Garden of villa La Palmierina, Firenze

In the modern garden the swimming pool provides relief from summer heat, but too often it appears an alien element, a hygienic tank separated from the rest of the garden.

Porcinai wanted to integrate the swimming pool into the garden and to end its isolation. Although the recirculating water in the pool must be kept separate from other water bodies in the garden, Porcinai always provides a visual connection. Plants are brought as close as possible to the edge of the pool. The rim of the pool matches adjacent paving; handrails are avoided or treated as sculptural elements.
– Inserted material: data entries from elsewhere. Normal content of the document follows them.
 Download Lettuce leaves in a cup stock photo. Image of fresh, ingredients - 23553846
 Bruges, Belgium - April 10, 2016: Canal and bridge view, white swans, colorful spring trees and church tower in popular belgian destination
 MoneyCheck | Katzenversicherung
In the small courtyard of a dependance of Villa Palmieri, the pool is a simple rectangle occupying about one-third of the space. Between the house and pool, a surface of white pebbles reflects the light. A path of gray slate runs to the pool steps, and on each side an arbor in the shape of a peacock, overgrown with ivy, provides shade. Sacred lotus (Nelumbo speciosa) and umbrella plant (Cyperus alternifolius) line the hedge. This side of the pool is surfaced in white pebbles; the other edges are in gray slate. A narrow path separates one end of the pool from a lily pond, beside which stands a dining table of polished slate. The table can be screened by a canvas sail suspended from a corner of the house. On the far side of the swimming pool, a bank of bamboo encloses the garden and hides a sunken garage and a service area beyond. This bank continues at the far end of the pool, above a suite of buried changing rooms. The use of dwarf bamboo (Arundinaria pumila) allows a view to the hills.